Você dá destaque ao efeito que a poluição pode ter em competições esportivas. Realmente, o foco do Brasil para os próximos anos são as três grandes competições que sediaremos. Em algumas cidades o calor até dará uma trégua, já que elas acontecem em julho, mas é difícil acreditar que a situação da poluição terá mudado. Como você imagina que isso poderá afetar os eventos?

Bem em Pequim - inclusive uma das verbas pra minha pesquisa foi do Instituto Olímpico Britânico - a preocupação com a poluição era enorme, então o governo teve que tomar muitas medidas para diminuir e controlar a situação. Várias fábricas e indústrias foram fechadas por meses antes das Olimpíadas e acho q eles também modificaram o trânsito. Eles conseguiram diminuir e tiveram a sorte que no dia da maratona, onde a preocupação era maior, choveu e a temperatura foi baixa. Claro que em geral a poluição das grandes cidades do Brasil é um pouco menor que a de Pequim. Mas se não houver uma preocupação do governo pode ser que o nível dos poluentes ainda estejam elevados. Por exemplo, a temperatura média no Rio de Janeiro em julho é na média de 26° C, isso para o pessoal daqui (Escócia) é bem quente, e já é suficiente para a produção de ozônio. Mas o material particulado (MP) tem o mesmo efeito do ozônio e não depende do calor, já que é liberado principalmente por veículos. Acho que os indivíduos que forem mais susceptíveis a poluentes, como asmáticos, podem ser seriamente afetados, o que pode prejudicar o sistema respiratório e o desempenho deles, principalmente para competições ao ar livre.

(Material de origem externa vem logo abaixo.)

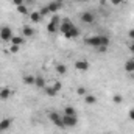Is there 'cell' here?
<instances>
[{
    "label": "cell",
    "mask_w": 134,
    "mask_h": 134,
    "mask_svg": "<svg viewBox=\"0 0 134 134\" xmlns=\"http://www.w3.org/2000/svg\"><path fill=\"white\" fill-rule=\"evenodd\" d=\"M48 120L55 125V126H58V128H64V123H63V115L61 114H58L56 111L53 112H48Z\"/></svg>",
    "instance_id": "cell-3"
},
{
    "label": "cell",
    "mask_w": 134,
    "mask_h": 134,
    "mask_svg": "<svg viewBox=\"0 0 134 134\" xmlns=\"http://www.w3.org/2000/svg\"><path fill=\"white\" fill-rule=\"evenodd\" d=\"M19 48H20V45H13V44H11L9 53H13V55H14V53H17V52H19Z\"/></svg>",
    "instance_id": "cell-27"
},
{
    "label": "cell",
    "mask_w": 134,
    "mask_h": 134,
    "mask_svg": "<svg viewBox=\"0 0 134 134\" xmlns=\"http://www.w3.org/2000/svg\"><path fill=\"white\" fill-rule=\"evenodd\" d=\"M47 6H48V11H50V14H56V13L61 9V6H63V5H61V3H58V2H50Z\"/></svg>",
    "instance_id": "cell-11"
},
{
    "label": "cell",
    "mask_w": 134,
    "mask_h": 134,
    "mask_svg": "<svg viewBox=\"0 0 134 134\" xmlns=\"http://www.w3.org/2000/svg\"><path fill=\"white\" fill-rule=\"evenodd\" d=\"M24 42H25V39H24L22 36H13L9 44H13V45H22Z\"/></svg>",
    "instance_id": "cell-15"
},
{
    "label": "cell",
    "mask_w": 134,
    "mask_h": 134,
    "mask_svg": "<svg viewBox=\"0 0 134 134\" xmlns=\"http://www.w3.org/2000/svg\"><path fill=\"white\" fill-rule=\"evenodd\" d=\"M128 117H130V120H133V122H134V108H133V109H130V112H128Z\"/></svg>",
    "instance_id": "cell-31"
},
{
    "label": "cell",
    "mask_w": 134,
    "mask_h": 134,
    "mask_svg": "<svg viewBox=\"0 0 134 134\" xmlns=\"http://www.w3.org/2000/svg\"><path fill=\"white\" fill-rule=\"evenodd\" d=\"M112 101H114L115 104H122V103H123V97H122L120 94H115V95L112 97Z\"/></svg>",
    "instance_id": "cell-24"
},
{
    "label": "cell",
    "mask_w": 134,
    "mask_h": 134,
    "mask_svg": "<svg viewBox=\"0 0 134 134\" xmlns=\"http://www.w3.org/2000/svg\"><path fill=\"white\" fill-rule=\"evenodd\" d=\"M11 95H13V91H11L9 87H2V89H0V100L2 101L8 100Z\"/></svg>",
    "instance_id": "cell-10"
},
{
    "label": "cell",
    "mask_w": 134,
    "mask_h": 134,
    "mask_svg": "<svg viewBox=\"0 0 134 134\" xmlns=\"http://www.w3.org/2000/svg\"><path fill=\"white\" fill-rule=\"evenodd\" d=\"M34 80H36V76H33V75H24V78H22L24 84H27V86L34 84Z\"/></svg>",
    "instance_id": "cell-14"
},
{
    "label": "cell",
    "mask_w": 134,
    "mask_h": 134,
    "mask_svg": "<svg viewBox=\"0 0 134 134\" xmlns=\"http://www.w3.org/2000/svg\"><path fill=\"white\" fill-rule=\"evenodd\" d=\"M11 123H13V120H11L9 117H5V119H2V120H0V133H2V131H6V130H9Z\"/></svg>",
    "instance_id": "cell-9"
},
{
    "label": "cell",
    "mask_w": 134,
    "mask_h": 134,
    "mask_svg": "<svg viewBox=\"0 0 134 134\" xmlns=\"http://www.w3.org/2000/svg\"><path fill=\"white\" fill-rule=\"evenodd\" d=\"M133 59H134V58H133Z\"/></svg>",
    "instance_id": "cell-37"
},
{
    "label": "cell",
    "mask_w": 134,
    "mask_h": 134,
    "mask_svg": "<svg viewBox=\"0 0 134 134\" xmlns=\"http://www.w3.org/2000/svg\"><path fill=\"white\" fill-rule=\"evenodd\" d=\"M41 19H42V16L39 14V11H33V13H30V20H31L33 24L41 22Z\"/></svg>",
    "instance_id": "cell-13"
},
{
    "label": "cell",
    "mask_w": 134,
    "mask_h": 134,
    "mask_svg": "<svg viewBox=\"0 0 134 134\" xmlns=\"http://www.w3.org/2000/svg\"><path fill=\"white\" fill-rule=\"evenodd\" d=\"M89 67H91V64H89V61H86V59H80V61L75 63V69L80 70V72H87Z\"/></svg>",
    "instance_id": "cell-7"
},
{
    "label": "cell",
    "mask_w": 134,
    "mask_h": 134,
    "mask_svg": "<svg viewBox=\"0 0 134 134\" xmlns=\"http://www.w3.org/2000/svg\"><path fill=\"white\" fill-rule=\"evenodd\" d=\"M39 14H41L42 17H45V16H48V14H50V11H48V6L45 5L44 8H41V9H39Z\"/></svg>",
    "instance_id": "cell-25"
},
{
    "label": "cell",
    "mask_w": 134,
    "mask_h": 134,
    "mask_svg": "<svg viewBox=\"0 0 134 134\" xmlns=\"http://www.w3.org/2000/svg\"><path fill=\"white\" fill-rule=\"evenodd\" d=\"M52 87H53L56 92H59V91H61V87H63V84H61V81H55V84H53Z\"/></svg>",
    "instance_id": "cell-26"
},
{
    "label": "cell",
    "mask_w": 134,
    "mask_h": 134,
    "mask_svg": "<svg viewBox=\"0 0 134 134\" xmlns=\"http://www.w3.org/2000/svg\"><path fill=\"white\" fill-rule=\"evenodd\" d=\"M53 2H58V3H61V5H63V3H64L66 0H53Z\"/></svg>",
    "instance_id": "cell-34"
},
{
    "label": "cell",
    "mask_w": 134,
    "mask_h": 134,
    "mask_svg": "<svg viewBox=\"0 0 134 134\" xmlns=\"http://www.w3.org/2000/svg\"><path fill=\"white\" fill-rule=\"evenodd\" d=\"M84 42H86V45H89V47L98 48V47L101 45V34H97V36H89V37H86V39H84Z\"/></svg>",
    "instance_id": "cell-4"
},
{
    "label": "cell",
    "mask_w": 134,
    "mask_h": 134,
    "mask_svg": "<svg viewBox=\"0 0 134 134\" xmlns=\"http://www.w3.org/2000/svg\"><path fill=\"white\" fill-rule=\"evenodd\" d=\"M128 37H130L131 41H134V28H131V30L128 31Z\"/></svg>",
    "instance_id": "cell-32"
},
{
    "label": "cell",
    "mask_w": 134,
    "mask_h": 134,
    "mask_svg": "<svg viewBox=\"0 0 134 134\" xmlns=\"http://www.w3.org/2000/svg\"><path fill=\"white\" fill-rule=\"evenodd\" d=\"M44 91H45V94H47L48 97H55V95L58 94V92H56L53 87H44Z\"/></svg>",
    "instance_id": "cell-23"
},
{
    "label": "cell",
    "mask_w": 134,
    "mask_h": 134,
    "mask_svg": "<svg viewBox=\"0 0 134 134\" xmlns=\"http://www.w3.org/2000/svg\"><path fill=\"white\" fill-rule=\"evenodd\" d=\"M64 115H76V111L73 106H66L64 108Z\"/></svg>",
    "instance_id": "cell-21"
},
{
    "label": "cell",
    "mask_w": 134,
    "mask_h": 134,
    "mask_svg": "<svg viewBox=\"0 0 134 134\" xmlns=\"http://www.w3.org/2000/svg\"><path fill=\"white\" fill-rule=\"evenodd\" d=\"M80 2H84V0H80Z\"/></svg>",
    "instance_id": "cell-36"
},
{
    "label": "cell",
    "mask_w": 134,
    "mask_h": 134,
    "mask_svg": "<svg viewBox=\"0 0 134 134\" xmlns=\"http://www.w3.org/2000/svg\"><path fill=\"white\" fill-rule=\"evenodd\" d=\"M16 8H17V13H19V14H24V16L30 14V11H28V6H27V5H19V6H16Z\"/></svg>",
    "instance_id": "cell-18"
},
{
    "label": "cell",
    "mask_w": 134,
    "mask_h": 134,
    "mask_svg": "<svg viewBox=\"0 0 134 134\" xmlns=\"http://www.w3.org/2000/svg\"><path fill=\"white\" fill-rule=\"evenodd\" d=\"M11 37H13V30L9 27H3L0 30V39L5 41V42H11Z\"/></svg>",
    "instance_id": "cell-6"
},
{
    "label": "cell",
    "mask_w": 134,
    "mask_h": 134,
    "mask_svg": "<svg viewBox=\"0 0 134 134\" xmlns=\"http://www.w3.org/2000/svg\"><path fill=\"white\" fill-rule=\"evenodd\" d=\"M28 2H34V0H28Z\"/></svg>",
    "instance_id": "cell-35"
},
{
    "label": "cell",
    "mask_w": 134,
    "mask_h": 134,
    "mask_svg": "<svg viewBox=\"0 0 134 134\" xmlns=\"http://www.w3.org/2000/svg\"><path fill=\"white\" fill-rule=\"evenodd\" d=\"M112 5H123V0H111Z\"/></svg>",
    "instance_id": "cell-33"
},
{
    "label": "cell",
    "mask_w": 134,
    "mask_h": 134,
    "mask_svg": "<svg viewBox=\"0 0 134 134\" xmlns=\"http://www.w3.org/2000/svg\"><path fill=\"white\" fill-rule=\"evenodd\" d=\"M13 3L16 6H19V5H25V0H13Z\"/></svg>",
    "instance_id": "cell-30"
},
{
    "label": "cell",
    "mask_w": 134,
    "mask_h": 134,
    "mask_svg": "<svg viewBox=\"0 0 134 134\" xmlns=\"http://www.w3.org/2000/svg\"><path fill=\"white\" fill-rule=\"evenodd\" d=\"M59 31L63 33V36L66 37V39H75V37H78L80 36V30L73 25V22L70 20V19H61V25H59Z\"/></svg>",
    "instance_id": "cell-1"
},
{
    "label": "cell",
    "mask_w": 134,
    "mask_h": 134,
    "mask_svg": "<svg viewBox=\"0 0 134 134\" xmlns=\"http://www.w3.org/2000/svg\"><path fill=\"white\" fill-rule=\"evenodd\" d=\"M22 33H24V36H25V37H33V36H34V30L30 27V25H24Z\"/></svg>",
    "instance_id": "cell-12"
},
{
    "label": "cell",
    "mask_w": 134,
    "mask_h": 134,
    "mask_svg": "<svg viewBox=\"0 0 134 134\" xmlns=\"http://www.w3.org/2000/svg\"><path fill=\"white\" fill-rule=\"evenodd\" d=\"M63 123H64L66 128H73L78 123V117L76 115H64L63 114Z\"/></svg>",
    "instance_id": "cell-5"
},
{
    "label": "cell",
    "mask_w": 134,
    "mask_h": 134,
    "mask_svg": "<svg viewBox=\"0 0 134 134\" xmlns=\"http://www.w3.org/2000/svg\"><path fill=\"white\" fill-rule=\"evenodd\" d=\"M76 94H78L80 97H86V95H87V89L83 87V86H80V87H76Z\"/></svg>",
    "instance_id": "cell-22"
},
{
    "label": "cell",
    "mask_w": 134,
    "mask_h": 134,
    "mask_svg": "<svg viewBox=\"0 0 134 134\" xmlns=\"http://www.w3.org/2000/svg\"><path fill=\"white\" fill-rule=\"evenodd\" d=\"M128 50H130V52L134 55V41H131V42L128 44Z\"/></svg>",
    "instance_id": "cell-29"
},
{
    "label": "cell",
    "mask_w": 134,
    "mask_h": 134,
    "mask_svg": "<svg viewBox=\"0 0 134 134\" xmlns=\"http://www.w3.org/2000/svg\"><path fill=\"white\" fill-rule=\"evenodd\" d=\"M80 19H81L84 24H94V20H95V17H94V14H92L91 11H84V13H81Z\"/></svg>",
    "instance_id": "cell-8"
},
{
    "label": "cell",
    "mask_w": 134,
    "mask_h": 134,
    "mask_svg": "<svg viewBox=\"0 0 134 134\" xmlns=\"http://www.w3.org/2000/svg\"><path fill=\"white\" fill-rule=\"evenodd\" d=\"M125 70L126 72H134V59H128L126 63H125Z\"/></svg>",
    "instance_id": "cell-19"
},
{
    "label": "cell",
    "mask_w": 134,
    "mask_h": 134,
    "mask_svg": "<svg viewBox=\"0 0 134 134\" xmlns=\"http://www.w3.org/2000/svg\"><path fill=\"white\" fill-rule=\"evenodd\" d=\"M55 70H56L59 75H66V73H67V67L64 66V64H56Z\"/></svg>",
    "instance_id": "cell-20"
},
{
    "label": "cell",
    "mask_w": 134,
    "mask_h": 134,
    "mask_svg": "<svg viewBox=\"0 0 134 134\" xmlns=\"http://www.w3.org/2000/svg\"><path fill=\"white\" fill-rule=\"evenodd\" d=\"M34 86L39 87V89H44V87H45V80H44L42 76H36V80H34Z\"/></svg>",
    "instance_id": "cell-16"
},
{
    "label": "cell",
    "mask_w": 134,
    "mask_h": 134,
    "mask_svg": "<svg viewBox=\"0 0 134 134\" xmlns=\"http://www.w3.org/2000/svg\"><path fill=\"white\" fill-rule=\"evenodd\" d=\"M84 103H86V104H95V103H97V97L92 95V94H87V95L84 97Z\"/></svg>",
    "instance_id": "cell-17"
},
{
    "label": "cell",
    "mask_w": 134,
    "mask_h": 134,
    "mask_svg": "<svg viewBox=\"0 0 134 134\" xmlns=\"http://www.w3.org/2000/svg\"><path fill=\"white\" fill-rule=\"evenodd\" d=\"M59 25H61V17L58 14H53V17L50 19V22L47 25V31L48 33H56V31H59Z\"/></svg>",
    "instance_id": "cell-2"
},
{
    "label": "cell",
    "mask_w": 134,
    "mask_h": 134,
    "mask_svg": "<svg viewBox=\"0 0 134 134\" xmlns=\"http://www.w3.org/2000/svg\"><path fill=\"white\" fill-rule=\"evenodd\" d=\"M97 50H98L100 53H106V52H108V47H106V45H100Z\"/></svg>",
    "instance_id": "cell-28"
}]
</instances>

Rodrigo Clemente/EM/D.A Press
Média de jogadores de futebol em campo varia entre 8 e 12 quilometros corridos por jogo (foto: Rodrigo Clemente/EM/D.A Press)
Seu foco foram as corridas. Em uma partida de futebol, atletas profissionais chegam a correr mais de 10 Km. Você acredita que a sua conclusão se aplica a outros esportes também? O dano é o mesmo?


Com certeza, o dano será o mesmo independente do esporte. Os atletas expostos ao ozônio relataram vários efeitos como náusea, ardência nos olhos, tosse, dor de cabeça etc. Imagine um atleta sentindo tais efeitos em um jogo, como o de futebol, que precisam de uma participação grande do sistema cognitivo, como tomada de decisão, visão geral do campo e antecipação de jogadas. Tudo isso pode ser prejudicado se o jogador estiver preocupado com a dor de cabeça, a náusea ou a vontade de vomitar.

Você acha que ao escolher essas cidades sede as organizações esportivas levam em conta a poluição e os efeitos que ela pode ter no desempenho dos atletas? Deveriam?


Acho que eles não levam em conta. Acho que a maioria das pessoas não levam em conta como que uma coisa que você não consegue ver (a poluição) pode causar mais mortes por ano do que o cigarro ou acidentes de carro - pelo menos é assim aqui na Grã-Bretanha). Acho que as organizações esportivas e os governos precisam dar mais atenção para isso, porque infelizmente as pessoas precisam respirar independentemente de onde elas moram! O governo gasta muito mais dinheiro com pessoas que precisam procurar assistência médica devido à complicações provenientes da exposição à poluição do que iria gastar tomando algumas medidas para diminuir a poluição.

Você já foi abordada por alguma dessas instituições ou seu artigo teve algum tipo de repercussão no sentido de chamar mais atenção para esse risco a que os atletas se expõem?


Essa primeira pesquisa foi, como mencionei anteriormente, um requisito do governo britânico, que investiu justamente para saber o que os atletas iriam vivenciar nas Olimpíadas de Pequim e também já se preocupando com as Olimpíadas de Londres. Inclusive a gente escreveu um folheto para os atletas olímpicos daqui para eles terem mais informações. Acho que existe um interesse por parte dos técnicos e dos próprios atletas - já apresentei esse trabalho em conferências e ele foi muito bem recebido. No entanto, acho que esse assunto deve ser mais discutido, com mais pesquisa e levado para a população como um todo, pois existem milhares de pessoas que são afetadas por isso todos os dias e não sabem ou não sabem o que podem fazer para serem menos afetadas.